Remove the on board battery pack. Remove the cover and replace the crossover wire containing the fuse with a wire. The fuse will need to be 50 amp. I located it in the rear rack bag for easy access, although it has never blown (yet). Clip the wire to disable the capacitor. I had trouble charging with it. Take off the right side plastic body panel. Remove the plug on the controller that goes to the throttle/on off switch. Leave the old controller in place as it allows you to have headlight/tail light/brake light/horn functions. Find the two power wires that come from the battery block to the old controller. Do not cut these, but remove an inch of insulation from each at different points so they would not touch if they came untaped. Solder a wire to each and run it to the rear bag area. Using black and red wires helps with + and - .

One wire goes to the controller. The other wire goes to the keyswitch if you are using one, then to one of the new batteries. I put the 50 amp fuse between the two new batteries, connecting them. Another wire goes from the last battery tab to the controller.

If you follow the current path, it starts at the controller, goes through the two batteries in the old case, through the keyswitch, through one of the new batteries, through the fuse, through the second new battery and back to the controller.
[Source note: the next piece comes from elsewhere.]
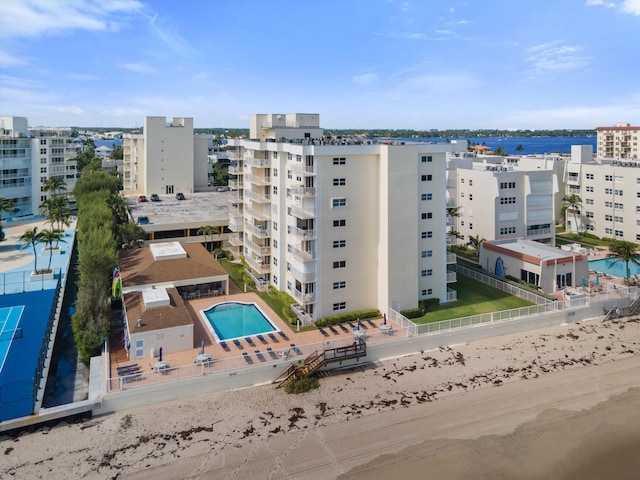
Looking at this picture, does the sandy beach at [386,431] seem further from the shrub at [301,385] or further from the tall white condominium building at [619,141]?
the tall white condominium building at [619,141]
For charging, I am using two 24 volt circuits that may sound complicated, but it is not. If you flip the keyswitch, you now have two separate 24 volt circuits. I use the old charger on the battery box for the original batteries. Solder a wire from the charging plug onto the + side wire of one battery and the - side wire of the other. I use a 2 amp Soleil charger for the two new batteries in the rear bag/rack. I used several layer of cardboard to cushion the batteries and affixed a sheet of rubber (old inner tube) and cardboard sheet over the batteries to avoid short circuiting. The controller fits on top of the batteries. The lights and horn run off the front battery. You don't have to worry about them becoming unbalanced as each is 24 volt system is charged separately. Just turn the keyswitch off and plug in both chargers. Switch out the rear wheel, throttle, electronic readout and route the wires. And for heaven's sake USE A TORQUE ARM!!!

Other than the wires coming out from under the seat and going to the rear bag, it looks like a stock EVG bike. I carry a copy of an advertisement stating 400 watts with a picture and a copy of the state E bike laws.in case I am ever stopped. In 12,000 miles (2200 since 48v) that has never happened. I now have 1920 watts peak, 1440 constant.

It took me about 4 hours to do the upgrade.